→ **Provided text**:
begin
One table named `outcomes.csv` to be pushed to HuggingFace dataset repository `maomlab/example_dataset`  
First load the dataset locally then push it to the hub:

    import datasets  
    dataset = datasets.load_dataset(  
        "csv",  
        data_files ="outcomes.csv",  
        keep_in_memory = True)

    dataset.push_to_hub(repo_id = "`maomlab/example_dataset`")

This will create the following files in the repo

    data/  
	    train-00000-of-00001.parquet

and add the following to the header of README.md

    dataset_info:  
      features:  
        - name: id  
          dtype: int64  
        - name: value  
          dtype: int64  
      splits:  
        - name: train  
          num_bytes: 64  
          num_examples: 4  
      download_size: 1332  
      dataset_size: 64  
    configs:  
      - config_name: default  
        data_files:  
          - split: train  
            path: data/train-*

to load these data from HuggingFace

    dataset = datasets.load_dataset("maomlab/example_dataset")

#### Example: train/valid/test split .csv files

Three tables train.csv, valid.csv, test.csv to be pushed to HuggingFace dataset repository `maomlab/example_dataset`  
load the three splits into one dataset and push it to the hub:

    import datasets  
    dataset = datasets.load_dataset(  
        'csv',  
        data_dir = "/tmp",  
        data_files = {  
          'train': 'train.csv',  
          'valid': 'valid.csv',  
          'test': 'test.csv'},  
        keep_in_memory = True)

	dataset.push_to_hub(repo_id = "maomlab/example_dataset")

This will create the following files in the repo

    data/  
	    train-00000-of-00001.parquet  
	    valid-00000-of-00001.parquet  
	    test-00000-of-00001.parquet

and add the following to the header of the README.md

    dataset_info:  
      features:  
        - name: id  
          dtype: int64  
        - name: value  
          dtype: int64  
       splits:  
        - name: train  
          num_bytes: 64  
          num_examples: 4  
        - name: valid  
          num_bytes: 64  
          num_examples: 4  
        - name: test  
          num_bytes: 64  
          num_examples: 4  
      download_size: 3996  
      dataset_size: 192  
    configs:  
      - config_name: default  
        data_files:  
          - split: train  
            path: data/train-*  
          - split: valid  
            path: data/valid-*  
          - split: test  
            path: data/test-*

to load these data from HuggingFace

    dataset = datasets.load_dataset("maomlab/example_dataset")

#### Example: sub-datasets

If you have different related datasets (`dataset1.csv`, `dataset2.csv`, `dataset3.csv`) that should go into a single repository but contain different types of data so they aren't just splits of the same dataset, then load each dataset separately and push it to the hub with a given config name.

	import datasets  
    dataset1 = datasets.load_dataset('csv', data_files = '/tmp/dataset1.csv', keep_in\_memory = True)  
    dataset2 = datasets.load_dataset('csv', data_files = '/tmp/dataset2.csv', keep_in\_memory = True)  
    dataset3 = datasets.load_dataset('csv', data_files = '/tmp/dataset3.csv', keep_in\_memory = True)
end
→ **Some items**:
begin
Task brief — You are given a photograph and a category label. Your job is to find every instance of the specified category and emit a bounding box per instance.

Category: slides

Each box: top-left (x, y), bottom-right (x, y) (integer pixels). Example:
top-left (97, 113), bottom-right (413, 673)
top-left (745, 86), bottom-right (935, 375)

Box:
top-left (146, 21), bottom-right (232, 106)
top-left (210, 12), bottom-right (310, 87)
end
begin
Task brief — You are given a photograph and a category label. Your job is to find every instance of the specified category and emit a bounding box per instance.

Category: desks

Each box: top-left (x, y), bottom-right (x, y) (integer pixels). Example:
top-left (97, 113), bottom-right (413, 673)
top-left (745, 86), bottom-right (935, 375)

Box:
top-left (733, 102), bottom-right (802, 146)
end
begin
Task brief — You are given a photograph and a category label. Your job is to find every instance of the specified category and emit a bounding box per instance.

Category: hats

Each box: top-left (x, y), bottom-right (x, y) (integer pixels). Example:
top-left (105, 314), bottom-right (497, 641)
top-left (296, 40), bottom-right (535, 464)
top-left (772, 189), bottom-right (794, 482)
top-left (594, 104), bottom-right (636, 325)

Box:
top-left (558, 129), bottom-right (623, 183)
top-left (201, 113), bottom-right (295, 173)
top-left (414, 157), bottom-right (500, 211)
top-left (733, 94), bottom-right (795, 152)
end
→ **Direction 1**: Repeat the passage of the HuggingFace upload guide between "If you have" and "data_files = '/tmp/dataset1.csv', keep_in\_memory = True)", inclusive.
→ **Direction 2**: According to the HuggingFace upload guide, which file does pushing the single outcomes.csv table create in the repo?
→ **Direction 3**: Write the next part of the HuggingFace upload guide, picking up after its final line.
These items were taken from a separate source.

→ **Result 1**:
If you have different related datasets (`dataset1.csv`, `dataset2.csv`, `dataset3.csv`) that should go into a single repository but contain different types of data so they aren't just splits of the same dataset, then load each dataset separately and push it to the hub with a given config name.

	import datasets  
    dataset1 = datasets.load_dataset('csv', data_files = '/tmp/dataset1.csv', keep_in\_memory = True)

→ **Result 2**: It creates data/train-00000-of-00001.parquet.

→ **Result 3**:
    dataset1.push_to_hub(repo_id = "`maomlab/example_dataset`", config_name = 'dataset1', data_dir = 'dataset1/data')  
    dataset2.push_to_hub(repo_id = "`maomlab/example_dataset`", config_name = 'dataset2', data_dir = 'dataset2/data')  
    dataset3.push_to_hub(repo_id = "`maomlab/example_dataset`", config_name = 'dataset3', data_dir = 'dataset3/data')

This will create the following files in the repo

    dataset1/  
	    data/  
	    train-00000-of-00001.parquet  
    dataset2/  
	    data/  
	    train-00000-of-00001.parquet  
    dataset3/  
	    data/  
	    train-00000-of-00001.parquet

and add the following to the header of the README.md

    dataset_info:  
      - config_name: dataset1  
        features:  
          - name: id  
            dtype: int64  
          - name: value1  
            dtype: int64  
        splits:  
          - name: train  
            num_bytes: 64  
            num_examples: 4  
        download_size: 1344  
        dataset_size: 64  
      - config_name: dataset2  
        features:  
          - name: id  
            dtype: int64  
          - name: value2  
            dtype: int64  
        splits:  
          - name: train  
            num_bytes: 64  
            num_examples: 4  
        download_size: 1344  
        dataset_size: 64  
      - config_name: dataset3  
        features:  
          - name: id  
            dtype: int64  
          - name: value3  
            dtype: int64  
        splits:  
          - name: train  
            num_bytes: 64  
            num_examples: 4  
        download_size: 1344  
        dataset_size: 64  
    configs:  
      - config_name: dataset1  
        data_files:  
          - split: train  
            path: dataset1/data/train-*  
      - config_name: dataset2  
        data_files:  
          - split: train  
            path: dataset2/data/train-*  
      - config_name: dataset3  
        data_files:  
          - split: train  
            path: dataset3/data/train-*

to load these datasets from HuggingFace

    dataset1 = datasets.load_dataset("maomlab/example_dataset", name = 'dataset1', data_dir = 'dataset1')  
	dataset2 = datasets.load_dataset("maomlab/example_dataset", name = 'dataset2', data_dir = 'dataset2')  
	dataset3 = datasets.load_dataset("maomlab/example_dataset", name = 'dataset3', data_dir = 'dataset3')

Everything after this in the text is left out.